Dataset extract:
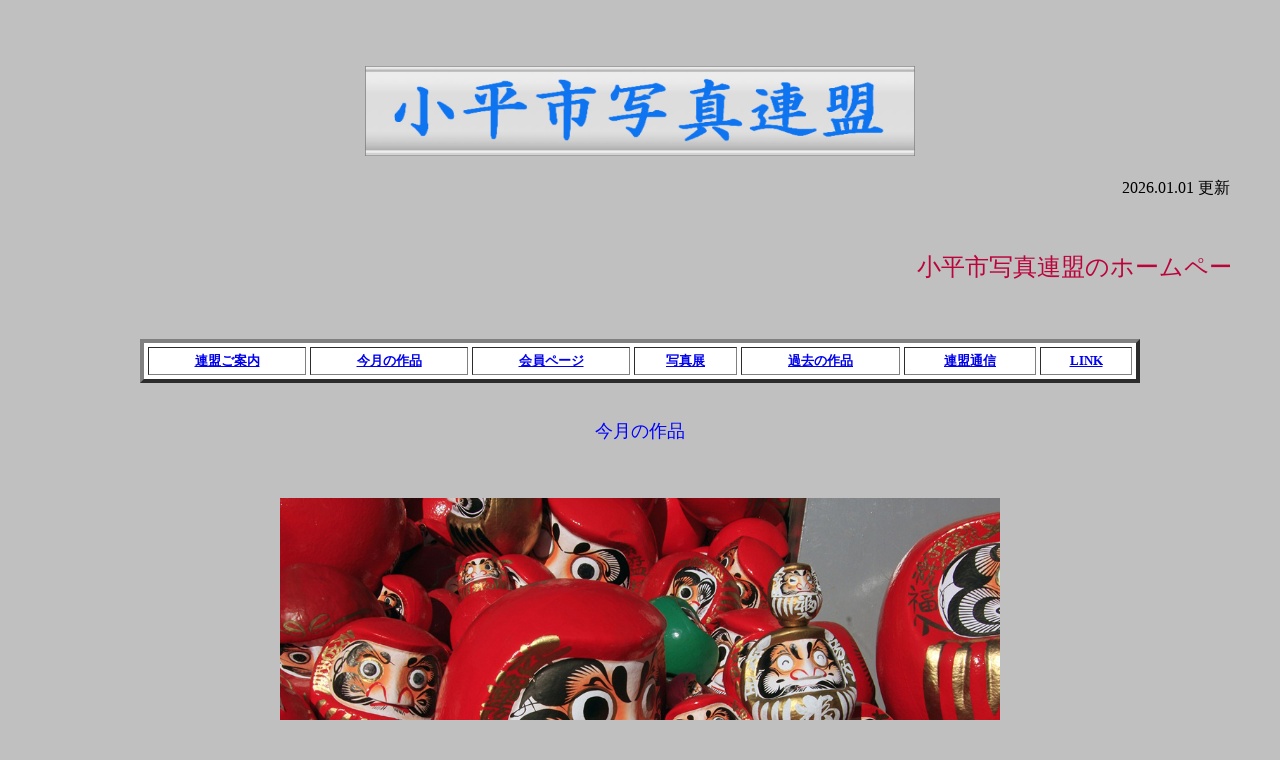

--- FILE ---
content_type: text/html
request_url: http://kodairashi-photo.com/
body_size: 3785
content:
<!doctype html public "-//W3C//DTD HTML 4.0//EN">
<html lang="ja"><head>
<meta http-equiv="Content-Type" content="text/html; charset=Shift_JIS"><link rev="made" href="mailto:itami@kodairashi-photo.com"><br><br>
<title>Kodairasi Shasin Renmei </title>
<html>
<head>
<BODY>
<body bgcolor="#c0c0c0" vlink="#800080" leftmargin="50"rightmargin="50" topmargin="30">
<script type="text/javascript">
</script>
<STYLE TYPE="text/css">
　<!--background-color: #c0c0c0; 
　BODY
　　{scrollbar-face-color:00e4c1; scrollbar-shadow-color:c0c0c0; 
　　scrollbar-highlight-color:99ffdd; scrollbar-3dlight-color:99ffdd;
　　scrollbar-darkshadow-color:777777; scrollbar-track-color:99ffdd;
　　scrollbar-arrow-color:ffffff}
　-->
　</STYLE>
</div><div align="center"><img src="image/renmei2.jpg" alt="タイトル" align="bottom" width="550" height="90"></div><br><font face="HG丸ｺﾞｼｯｸM-PRO" size="3" color="#000000"><div align="right">2026.01.01 更新</div></font> <p><br><br>
<MARQUEE><font face="HG丸ｺﾞｼｯｸM-PRO" size="5" color="#bb043c">小平市写真連盟のホームページ</font><font face="HG丸ｺﾞｼｯｸM-PRO" size="4" color="#271ee1">にお越しいただきありがとうございます。どうぞ　ゆっくりご覧ください。</MARQUEE></font></body><BR><br><br>
<table align="center" bgcolor="#ffffff" border="4" cellspacing="4" cellpadding="4"width="1000">
<tr><td><font face="HG丸ｺﾞｼｯｸM-PRO" size="2" color="#000000"><a href="annai.html" target="_blank"><b><div align="center">連盟ご案内</div></b></a></font></td><td><font face="HG丸ｺﾞｼｯｸM-PRO" size="2" color="#000000"><a href="photo gallery.html" target="_blank"><b><div align="center">今月の作品</div></b></a></font></td><td><font face="HG丸ｺﾞｼｯｸM-PRO" size="2" color="#000000"><b><a href="tuusinn.html" target="_blank"><div align="center">会員ページ</div></a></b></font></td><td><font face="HG丸ｺﾞｼｯｸM-PRO" size="2" color="#000000"><b><div align="center"><a href="shasinten.html" target="_blank">写真展</a></div></b></font></td><td><font face="HG丸ｺﾞｼｯｸM-PRO" size="2" color="#000000"><b><div align="center"><a href="library.html" target="_tblank">過去の作品</a></div></b></font></td><td><font face="HG丸ｺﾞｼｯｸM-PRO" size="2" color="#000000"><b><div align="center"><a href="25tusin.pdf" target="_blank">連盟通信</a></div></b></font></td><td><font face="HG丸ｺﾞｼｯｸM-PRO" size="2" color="#000000"><b><a href="link.html" target="_blank"><div align="center">LINK</div></a></b></font></td></tr></table><br><br>
<font face="HG丸ｺﾞｼｯｸM-PRO" size="4" color="#0000ff"><div align="center">今月の作品</div></font><br><br><p>
<div align="center"><img src="img2512.jpg" alt=ajisai" align="bottom" width=720" height="480"><br><p><br><font face="HG丸ｺﾞｼｯｸM-PRO" size="4" color="#000000">蛇から馬へ　　会員　 瀬戸川　久	撮影</div></font><br><br><br>
</div></div><font face="HG丸ｺﾞｼｯｸM-PRO" size="4" color="#0000ff"><div align="left">今月の更新は　<a href="photo gallery.html#itami" target="_blank">伊丹</a>・<a href="photo gallery.html#mimura" target="_blank">三村</a>・<a href="photo gallery.html#setogawa" target="_blank">瀬戸川</a>・<a href="photo gallery.html#kasai" target="_blank"　>笠井</a>　4名が更新しました。</b></font></div><p><br>
<div align="center"><A HREF="javascript:window.external.AddFavorite('http://kodairashi-photo.com/','小平市写真連盟')"><font face="HG丸ｺﾞｼｯｸM-PRO" size="3" color="#ff0080">お気に入りに追加してください</A></font> 
<br><br><br>
<font face="ＭＳ Ｐゴシック" size="2" color="#000000"><i>Copyright (C)2011 Kodairashi Shasin Renmei All rights reserved.(無断転載厳禁）
</i></font><br><br><br>
<script language="javascript" type="text/javascript" src="http://counter1.fc2.com/counter.php?id=10996886&main=1"></script><noscript><img src="http://counter1.fc2.com/counter_img.php?id=10996886&main=1" /></noscript>
</div></body>
</html>
































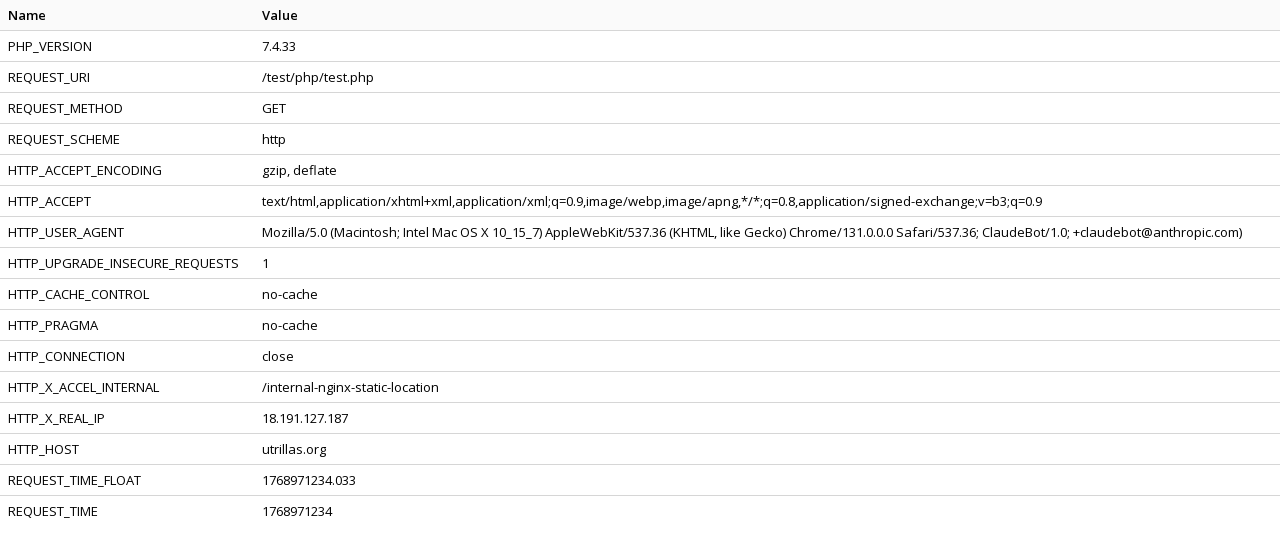

--- FILE ---
content_type: text/html; charset=UTF-8
request_url: http://utrillas.org/test/php/test.php
body_size: 1879
content:
<!DOCTYPE html PUBLIC "-//W3C//DTD XHTML 1.0 Strict//EN"
"http://www.w3.org/TR/xhtml1/DTD/xhtml1-strict.dtd">
<html xmlns="http://www.w3.org/1999/xhtml" xml:lang="en" lang="en">
<head>
<title></title>
<meta http-equiv="Content-Type" content="text/html; charset=utf-8" />
<link rel="stylesheet" type="text/css" href="../../css/style.css" />
</head>
<body class="test-data">
<table cellspacing="0" cellpadding="0" border="0">
<tr class="subhead" align="Left"><th>Name</th><th>Value</th></tr>
<tr class="normal"><td>PHP_VERSION</td><td>7.4.33</td></tr>
<tr class="alt"><td>REQUEST_URI</td><td>/test/php/test.php</td></tr>
<tr class="normal"><td>REQUEST_METHOD</td><td>GET</td></tr>
<tr class="alt"><td>REQUEST_SCHEME</td><td>http</td></tr>
<tr class="normal"><td>HTTP_ACCEPT_ENCODING</td><td>gzip, deflate</td></tr>
<tr class="alt"><td>HTTP_ACCEPT</td><td>text/html,application/xhtml+xml,application/xml;q=0.9,image/webp,image/apng,*/*;q=0.8,application/signed-exchange;v=b3;q=0.9</td></tr>
<tr class="normal"><td>HTTP_USER_AGENT</td><td>Mozilla/5.0 (Macintosh; Intel Mac OS X 10_15_7) AppleWebKit/537.36 (KHTML, like Gecko) Chrome/131.0.0.0 Safari/537.36; ClaudeBot/1.0; +claudebot@anthropic.com)</td></tr>
<tr class="alt"><td>HTTP_UPGRADE_INSECURE_REQUESTS</td><td>1</td></tr>
<tr class="normal"><td>HTTP_CACHE_CONTROL</td><td>no-cache</td></tr>
<tr class="alt"><td>HTTP_PRAGMA</td><td>no-cache</td></tr>
<tr class="normal"><td>HTTP_CONNECTION</td><td>close</td></tr>
<tr class="alt"><td>HTTP_X_ACCEL_INTERNAL</td><td>/internal-nginx-static-location</td></tr>
<tr class="normal"><td>HTTP_X_REAL_IP</td><td>18.191.127.187</td></tr>
<tr class="alt"><td>HTTP_HOST</td><td>utrillas.org</td></tr>
<tr class="normal"><td>REQUEST_TIME_FLOAT</td><td>1768971234.033</td></tr>
<tr class="alt"><td>REQUEST_TIME</td><td>1768971234</td></tr>
</table>
</body>
</html>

Assigned task: Would you please retype the material above exactly and leave out each picture?

Result:
--- FILE ---
content_type: text/html
request_url: http://kodairashi-photo.com/
body_size: 3785
content:
<!doctype html public "-//W3C//DTD HTML 4.0//EN">
<html lang="ja"><head>
<meta http-equiv="Content-Type" content="text/html; charset=Shift_JIS"><link rev="made" href="mailto:itami@kodairashi-photo.com"><br><br>
<title>Kodairasi Shasin Renmei </title>
<html>
<head>
<BODY>
<body bgcolor="#c0c0c0" vlink="#800080" leftmargin="50"rightmargin="50" topmargin="30">
<script type="text/javascript">
</script>
<STYLE TYPE="text/css">
　<!--background-color: #c0c0c0; 
　BODY
　　{scrollbar-face-color:00e4c1; scrollbar-shadow-color:c0c0c0; 
　　scrollbar-highlight-color:99ffdd; scrollbar-3dlight-color:99ffdd;
　　scrollbar-darkshadow-color:777777; scrollbar-track-color:99ffdd;
　　scrollbar-arrow-color:ffffff}
　-->
　</STYLE>
</div><div align="center"><img src="image/renmei2.jpg" alt="タイトル" align="bottom" width="550" height="90"></div><br><font face="HG丸ｺﾞｼｯｸM-PRO" size="3" color="#000000"><div align="right">2026.01.01 更新</div></font> <p><br><br>
<MARQUEE><font face="HG丸ｺﾞｼｯｸM-PRO" size="5" color="#bb043c">小平市写真連盟のホームページ</font><font face="HG丸ｺﾞｼｯｸM-PRO" size="4" color="#271ee1">にお越しいただきありがとうございます。どうぞ　ゆっくりご覧ください。</MARQUEE></font></body><BR><br><br>
<table align="center" bgcolor="#ffffff" border="4" cellspacing="4" cellpadding="4"width="1000">
<tr><td><font face="HG丸ｺﾞｼｯｸM-PRO" size="2" color="#000000"><a href="annai.html" target="_blank"><b><div align="center">連盟ご案内</div></b></a></font></td><td><font face="HG丸ｺﾞｼｯｸM-PRO" size="2" color="#000000"><a href="photo gallery.html" target="_blank"><b><div align="center">今月の作品</div></b></a></font></td><td><font face="HG丸ｺﾞｼｯｸM-PRO" size="2" color="#000000"><b><a href="tuusinn.html" target="_blank"><div align="center">会員ページ</div></a></b></font></td><td><font face="HG丸ｺﾞｼｯｸM-PRO" size="2" color="#000000"><b><div align="center"><a href="shasinten.html" target="_blank">写真展</a></div></b></font></td><td><font face="HG丸ｺﾞｼｯｸM-PRO" size="2" color="#000000"><b><div align="center"><a href="library.html" target="_tblank">過去の作品</a></div></b></font></td><td><font face="HG丸ｺﾞｼｯｸM-PRO" size="2" color="#000000"><b><div align="center"><a href="25tusin.pdf" target="_blank">連盟通信</a></div></b></font></td><td><font face="HG丸ｺﾞｼｯｸM-PRO" size="2" color="#000000"><b><a href="link.html" target="_blank"><div align="center">LINK</div></a></b></font></td></tr></table><br><br>
<font face="HG丸ｺﾞｼｯｸM-PRO" size="4" color="#0000ff"><div align="center">今月の作品</div></font><br><br><p>
<div align="center"><img src="img2512.jpg" alt=ajisai" align="bottom" width=720" height="480"><br><p><br><font face="HG丸ｺﾞｼｯｸM-PRO" size="4" color="#000000">蛇から馬へ　　会員　 瀬戸川　久	撮影</div></font><br><br><br>
</div></div><font face="HG丸ｺﾞｼｯｸM-PRO" size="4" color="#0000ff"><div align="left">今月の更新は　<a href="photo gallery.html#itami" target="_blank">伊丹</a>・<a href="photo gallery.html#mimura" target="_blank">三村</a>・<a href="photo gallery.html#setogawa" target="_blank">瀬戸川</a>・<a href="photo gallery.html#kasai" target="_blank"　>笠井</a>　4名が更新しました。</b></font></div><p><br>
<div align="center"><A HREF="javascript:window.external.AddFavorite('http://kodairashi-photo.com/','小平市写真連盟')"><font face="HG丸ｺﾞｼｯｸM-PRO" size="3" color="#ff0080">お気に入りに追加してください</A></font> 
<br><br><br>
<font face="ＭＳ Ｐゴシック" size="2" color="#000000"><i>Copyright (C)2011 Kodairashi Shasin Renmei All rights reserved.(無断転載厳禁）
</i></font><br><br><br>
<script language="javascript" type="text/javascript" src="http://counter1.fc2.com/counter.php?id=10996886&main=1"></script><noscript><img src="http://counter1.fc2.com/counter_img.php?id=10996886&main=1" /></noscript>
</div></body>
</html>

































--- FILE ---
content_type: text/html; charset=UTF-8
request_url: http://utrillas.org/test/php/test.php
body_size: 1879
content:
<!DOCTYPE html PUBLIC "-//W3C//DTD XHTML 1.0 Strict//EN"
"http://www.w3.org/TR/xhtml1/DTD/xhtml1-strict.dtd">
<html xmlns="http://www.w3.org/1999/xhtml" xml:lang="en" lang="en">
<head>
<title></title>
<meta http-equiv="Content-Type" content="text/html; charset=utf-8" />
<link rel="stylesheet" type="text/css" href="../../css/style.css" />
</head>
<body class="test-data">
<table cellspacing="0" cellpadding="0" border="0">
<tr class="subhead" align="Left"><th>Name</th><th>Value</th></tr>
<tr class="normal"><td>PHP_VERSION</td><td>7.4.33</td></tr>
<tr class="alt"><td>REQUEST_URI</td><td>/test/php/test.php</td></tr>
<tr class="normal"><td>REQUEST_METHOD</td><td>GET</td></tr>
<tr class="alt"><td>REQUEST_SCHEME</td><td>http</td></tr>
<tr class="normal"><td>HTTP_ACCEPT_ENCODING</td><td>gzip, deflate</td></tr>
<tr class="alt"><td>HTTP_ACCEPT</td><td>text/html,application/xhtml+xml,application/xml;q=0.9,image/webp,image/apng,*/*;q=0.8,application/signed-exchange;v=b3;q=0.9</td></tr>
<tr class="normal"><td>HTTP_USER_AGENT</td><td>Mozilla/5.0 (Macintosh; Intel Mac OS X 10_15_7) AppleWebKit/537.36 (KHTML, like Gecko) Chrome/131.0.0.0 Safari/537.36; ClaudeBot/1.0; +claudebot@anthropic.com)</td></tr>
<tr class="alt"><td>HTTP_UPGRADE_INSECURE_REQUESTS</td><td>1</td></tr>
<tr class="normal"><td>HTTP_CACHE_CONTROL</td><td>no-cache</td></tr>
<tr class="alt"><td>HTTP_PRAGMA</td><td>no-cache</td></tr>
<tr class="normal"><td>HTTP_CONNECTION</td><td>close</td></tr>
<tr class="alt"><td>HTTP_X_ACCEL_INTERNAL</td><td>/internal-nginx-static-location</td></tr>
<tr class="normal"><td>HTTP_X_REAL_IP</td><td>18.191.127.187</td></tr>
<tr class="alt"><td>HTTP_HOST</td><td>utrillas.org</td></tr>
<tr class="normal"><td>REQUEST_TIME_FLOAT</td><td>1768971234.033</td></tr>
<tr class="alt"><td>REQUEST_TIME</td><td>1768971234</td></tr>
</table>
</body>
</html>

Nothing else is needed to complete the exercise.